### [Page extract]
**********

The output of mice_by_group is a list of imputed data frames.

Examples

library(mice)
library(impgrplasso)

nh$Group <- as.factor(c(rep(LETTERS[1:2], times = c(6, 7)), 
                        rep(LETTERS[1:2], times = c(6, 6))))

dlist2 <-  mice_by_group(nh, "Group", list(m = 5, maxit = 5, seed = 2, 
                                           printFlag = FALSE))
#> Warning: Number of logged events: 25

impgrplasso

Now that we have a list of imputed data frames, we can use impgrplasso.

Arguments

impdatlist: A list of data frames generated by multiple imputation.
lams: Either a single lambda value or a vector of lambda values. If one value is provided, the function will perform the MI-LASSO on the full data using only that single lambda value. If a vector of values is provided, the function will perform cross-validation to obtain fold- and imputation-specific as well as averaged loss values and coefficients for each lambda value so that an optimal lambda can be chosen.
outname: A column name for the dependent variable. This can be continuous or binary. In the case of the latter, a LASSO logistic regression will be performed.

**********

### [Given information]
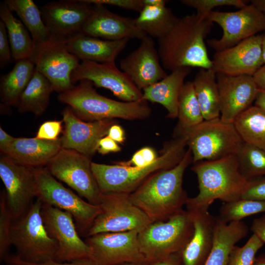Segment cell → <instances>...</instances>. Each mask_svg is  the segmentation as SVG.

**********

### [Exercise task 1]
In the impgrplasso excerpt, quote the passage starting with "#> Warning: Number" and going on through "by multiple imputation.".
### [Exercise task 2]
Check each statement against the impgrplasso excerpt and answer yes or no, quoting the words that decide it: (a) The lams argument can take a vector of lambda values. (b) The dependent variable named by outname has to be continuous. (c) mice_by_group returns one combined data frame.
Work from the impgrplasso excerpt alone, not the material.

### [Correct response 1]
#> Warning: Number of logged events: 25

impgrplasso

Now that we have a list of imputed data frames, we can use impgrplasso.

Arguments

impdatlist: A list of data frames generated by multiple imputation.

### [Correct response 2]
(a) Yes: "Either a single lambda value or a vector of lambda values."
(b) No: "This can be continuous or binary."
(c) No: "The output of mice_by_group is a list of imputed data frames."